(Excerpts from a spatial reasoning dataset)

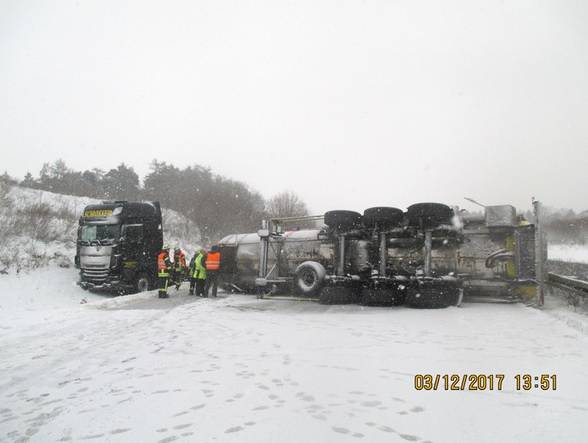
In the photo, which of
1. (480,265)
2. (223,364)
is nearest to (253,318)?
(223,364)

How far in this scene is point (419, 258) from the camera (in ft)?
38.3

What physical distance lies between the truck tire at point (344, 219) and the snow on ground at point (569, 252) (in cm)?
1658

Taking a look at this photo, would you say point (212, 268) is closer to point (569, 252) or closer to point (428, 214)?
point (428, 214)

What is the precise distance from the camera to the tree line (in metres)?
37.8

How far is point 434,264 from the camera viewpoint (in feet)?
38.0

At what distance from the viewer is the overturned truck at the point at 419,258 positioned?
10.3 metres

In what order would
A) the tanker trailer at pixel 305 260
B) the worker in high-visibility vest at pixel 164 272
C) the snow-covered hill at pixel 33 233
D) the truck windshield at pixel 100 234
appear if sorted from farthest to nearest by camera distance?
1. the snow-covered hill at pixel 33 233
2. the truck windshield at pixel 100 234
3. the worker in high-visibility vest at pixel 164 272
4. the tanker trailer at pixel 305 260

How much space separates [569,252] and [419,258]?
54.4 ft

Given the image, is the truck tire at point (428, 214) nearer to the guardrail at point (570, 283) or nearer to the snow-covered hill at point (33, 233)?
the guardrail at point (570, 283)

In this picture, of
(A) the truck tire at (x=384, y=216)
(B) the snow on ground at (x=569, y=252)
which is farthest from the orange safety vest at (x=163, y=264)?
(B) the snow on ground at (x=569, y=252)

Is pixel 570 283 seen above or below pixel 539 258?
below

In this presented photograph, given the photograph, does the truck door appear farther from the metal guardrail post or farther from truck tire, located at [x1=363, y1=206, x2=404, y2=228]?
the metal guardrail post

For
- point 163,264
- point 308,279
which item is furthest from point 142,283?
point 308,279

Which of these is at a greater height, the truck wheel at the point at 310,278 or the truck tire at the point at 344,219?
the truck tire at the point at 344,219
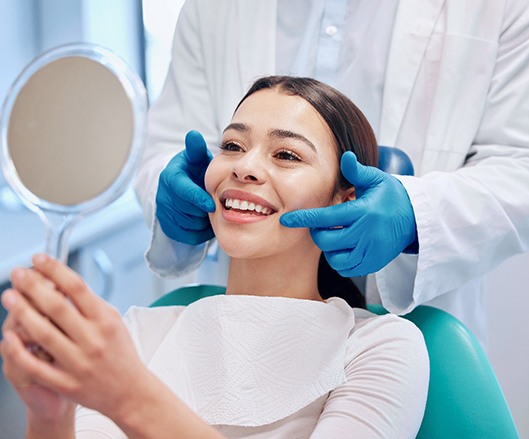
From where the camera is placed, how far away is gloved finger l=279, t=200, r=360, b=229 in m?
1.31

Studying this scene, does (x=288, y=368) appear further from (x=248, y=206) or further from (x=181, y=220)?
(x=181, y=220)

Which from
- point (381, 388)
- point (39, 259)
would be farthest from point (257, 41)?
point (39, 259)

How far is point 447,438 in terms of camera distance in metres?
1.36

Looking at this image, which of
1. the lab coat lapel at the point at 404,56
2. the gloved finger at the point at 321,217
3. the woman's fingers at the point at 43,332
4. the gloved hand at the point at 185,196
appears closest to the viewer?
the woman's fingers at the point at 43,332

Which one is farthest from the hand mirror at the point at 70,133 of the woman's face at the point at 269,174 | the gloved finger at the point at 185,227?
the gloved finger at the point at 185,227

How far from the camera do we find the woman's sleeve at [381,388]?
1152 millimetres

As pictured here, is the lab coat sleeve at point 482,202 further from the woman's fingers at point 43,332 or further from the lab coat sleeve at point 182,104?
the woman's fingers at point 43,332

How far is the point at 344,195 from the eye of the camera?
1467mm

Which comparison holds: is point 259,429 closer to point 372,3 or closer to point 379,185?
point 379,185

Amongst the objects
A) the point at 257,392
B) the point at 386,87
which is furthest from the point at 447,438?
the point at 386,87

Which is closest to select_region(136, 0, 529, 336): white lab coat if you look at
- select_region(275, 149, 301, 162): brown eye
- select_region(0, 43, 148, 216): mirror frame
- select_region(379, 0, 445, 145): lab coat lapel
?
select_region(379, 0, 445, 145): lab coat lapel

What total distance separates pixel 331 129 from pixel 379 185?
156 mm

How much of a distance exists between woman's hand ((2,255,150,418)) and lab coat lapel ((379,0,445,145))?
1054mm

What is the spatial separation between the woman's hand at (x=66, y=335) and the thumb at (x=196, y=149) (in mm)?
838
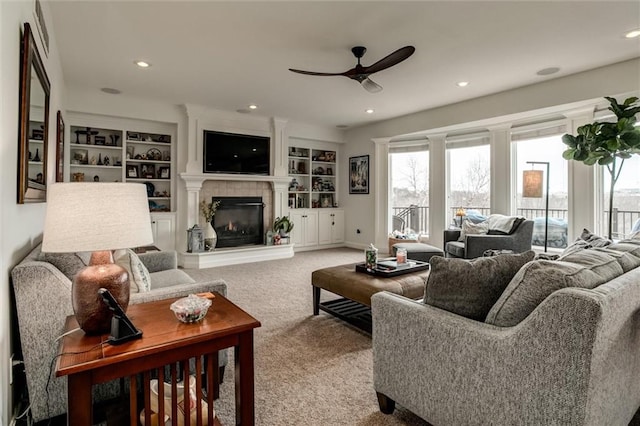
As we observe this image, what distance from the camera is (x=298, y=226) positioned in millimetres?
6965

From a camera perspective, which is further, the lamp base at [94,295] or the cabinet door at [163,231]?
the cabinet door at [163,231]

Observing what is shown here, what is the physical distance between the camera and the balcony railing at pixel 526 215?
4.35 metres

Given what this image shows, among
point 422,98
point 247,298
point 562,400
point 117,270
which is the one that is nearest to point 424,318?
point 562,400

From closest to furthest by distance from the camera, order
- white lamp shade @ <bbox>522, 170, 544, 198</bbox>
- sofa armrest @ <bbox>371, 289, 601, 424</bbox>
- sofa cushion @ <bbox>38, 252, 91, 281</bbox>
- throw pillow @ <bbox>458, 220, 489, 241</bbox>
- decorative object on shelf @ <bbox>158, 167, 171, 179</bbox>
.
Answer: sofa armrest @ <bbox>371, 289, 601, 424</bbox>
sofa cushion @ <bbox>38, 252, 91, 281</bbox>
white lamp shade @ <bbox>522, 170, 544, 198</bbox>
throw pillow @ <bbox>458, 220, 489, 241</bbox>
decorative object on shelf @ <bbox>158, 167, 171, 179</bbox>

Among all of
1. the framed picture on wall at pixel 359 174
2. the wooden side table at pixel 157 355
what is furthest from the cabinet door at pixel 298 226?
the wooden side table at pixel 157 355

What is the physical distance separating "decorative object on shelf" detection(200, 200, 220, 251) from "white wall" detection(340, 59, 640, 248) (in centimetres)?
300

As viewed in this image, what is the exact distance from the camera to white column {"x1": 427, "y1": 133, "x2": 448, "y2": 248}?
20.2 ft

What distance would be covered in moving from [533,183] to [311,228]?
4114 millimetres

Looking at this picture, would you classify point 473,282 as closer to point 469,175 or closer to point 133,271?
point 133,271

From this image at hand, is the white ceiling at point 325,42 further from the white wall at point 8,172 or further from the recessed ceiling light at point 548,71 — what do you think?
the white wall at point 8,172

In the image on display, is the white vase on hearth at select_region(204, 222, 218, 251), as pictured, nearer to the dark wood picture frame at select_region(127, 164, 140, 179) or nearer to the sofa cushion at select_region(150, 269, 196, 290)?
the dark wood picture frame at select_region(127, 164, 140, 179)

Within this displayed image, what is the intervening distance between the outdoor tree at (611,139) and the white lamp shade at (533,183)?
51 centimetres

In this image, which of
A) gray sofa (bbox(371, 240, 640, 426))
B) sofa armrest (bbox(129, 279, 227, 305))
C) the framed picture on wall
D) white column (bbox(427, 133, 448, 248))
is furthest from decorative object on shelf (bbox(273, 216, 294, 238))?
gray sofa (bbox(371, 240, 640, 426))

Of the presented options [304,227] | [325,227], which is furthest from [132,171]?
[325,227]
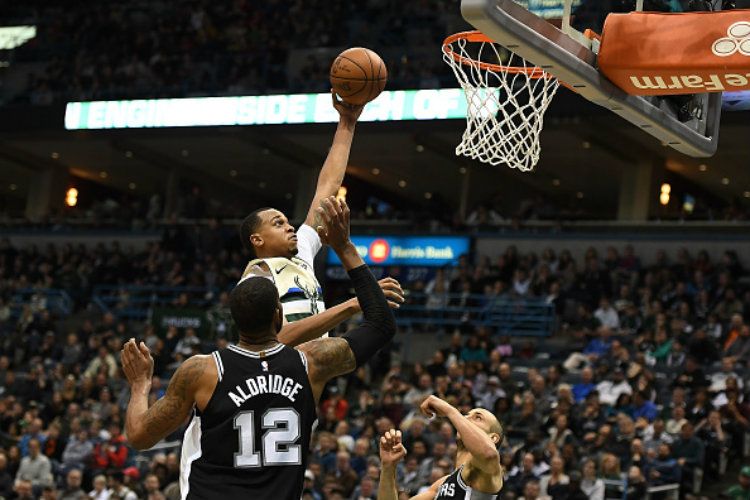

*STATED TASK*:
List each line in the items above that contains the word "wall", copying the whole line. Case counts, so match the word only when its capitalization is the same.

*OUTPUT*:
1. the framed picture on wall at pixel 359 174
What is the physical distance separating "decorative object on shelf" detection(200, 200, 220, 251) from "white wall" detection(340, 59, 640, 248) (in centimetres)?
From this image at hand, is the white ceiling at point 325,42 further from the white wall at point 8,172 or further from the recessed ceiling light at point 548,71 — what do you think?
the white wall at point 8,172
C) the framed picture on wall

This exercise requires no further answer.